Great Britain can get a new “Falklands conflict” under its side, if it will not agree with the European Union on the fisheries.
This is his response to London’s intention to send warships to protect its waters from the ships of the EU countries. The politician noted that this talk would amuse someone’s ego, but would not help to solve the problem. Instead, Cuvillier stressed, British ships could help rescue migrants. “People are dying out there,” the head of town reminded him.
Problems with fishermen’s access to British waters have been a key issue in the negotiations. The agreement needs to be in place by Jan. 1, 2021, but Brexit will likely take place without it.

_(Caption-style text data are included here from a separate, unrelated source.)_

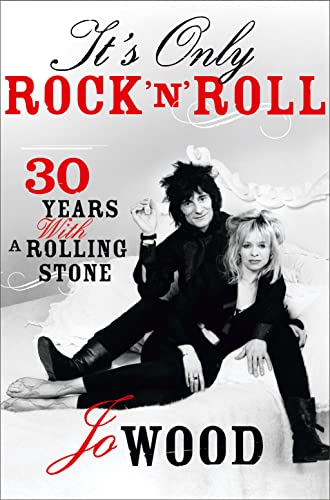 IT'S ONLY ROCK 'N' ROLL: Thirty Years with a Rolling Stone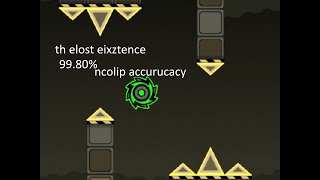 The Lost Existence 99.80% Noclip Accuracy Run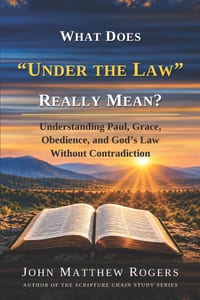 What Does "Under the Law" Really Mean: Understanding Paul, Grace, Obedience, and God's Law Without Contradiction cover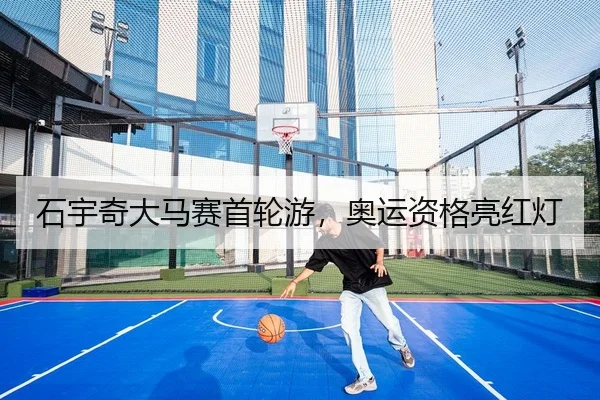 石宇奇大马赛首轮游，奥运资格亮红灯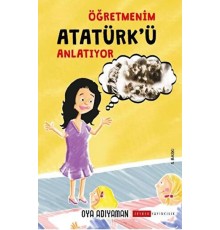 Öğretmenim Atatürk'ü Anlatıyor
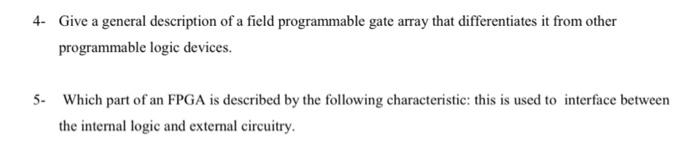 Solved 4- Give a general description of a field programmable | Chegg.com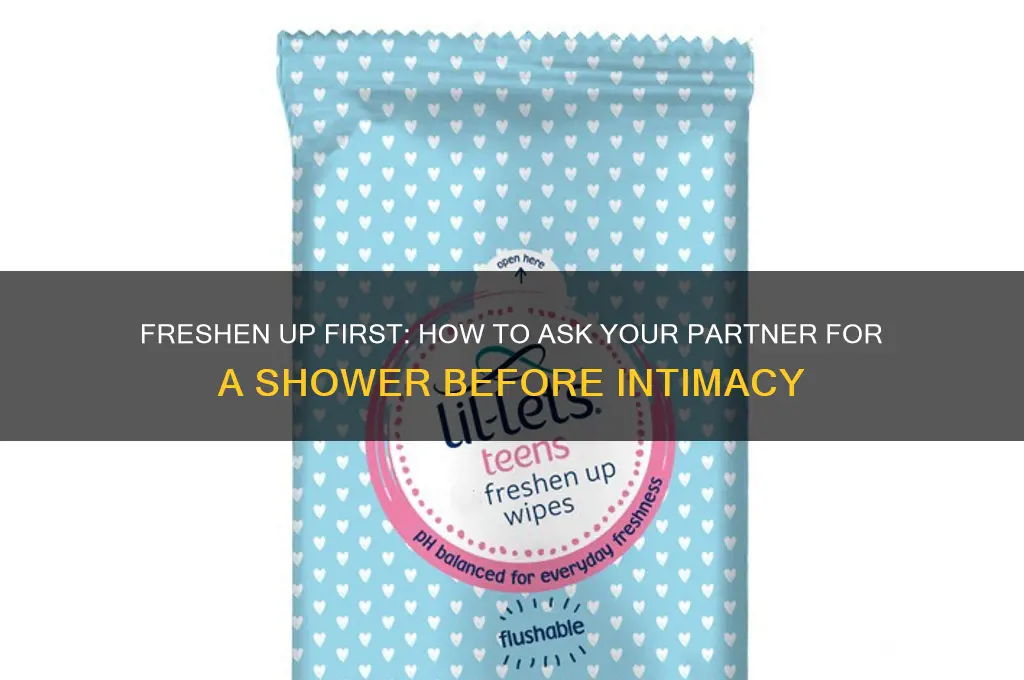 how to tell boyfriend to take a shower before blowjob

In October, Belgian politicians even tried to use the indefinite permit issued by King Charles II in 1666 as an argument. The consequences of such an idea are unknown.
Analysts expect a possible deal breakdown to hit Britain even harder than the coronavirus crisis, but London remains adamant. The country wants to use four Royal Navy patrol ships to control its waters. They will have the right to stop EU ships and confiscate the catch. A navy source pointed out that they would not shoot at the fishing vessels, but could take them to port.
The conflict over the Falkland Islands (Malvinas) between Britain and Argentina lasted from April to June 1982. A total of nearly a thousand lives were lost on both sides. The countries restored diplomatic relations only in 1989, but Buenos Aires still considers the islands as its territory.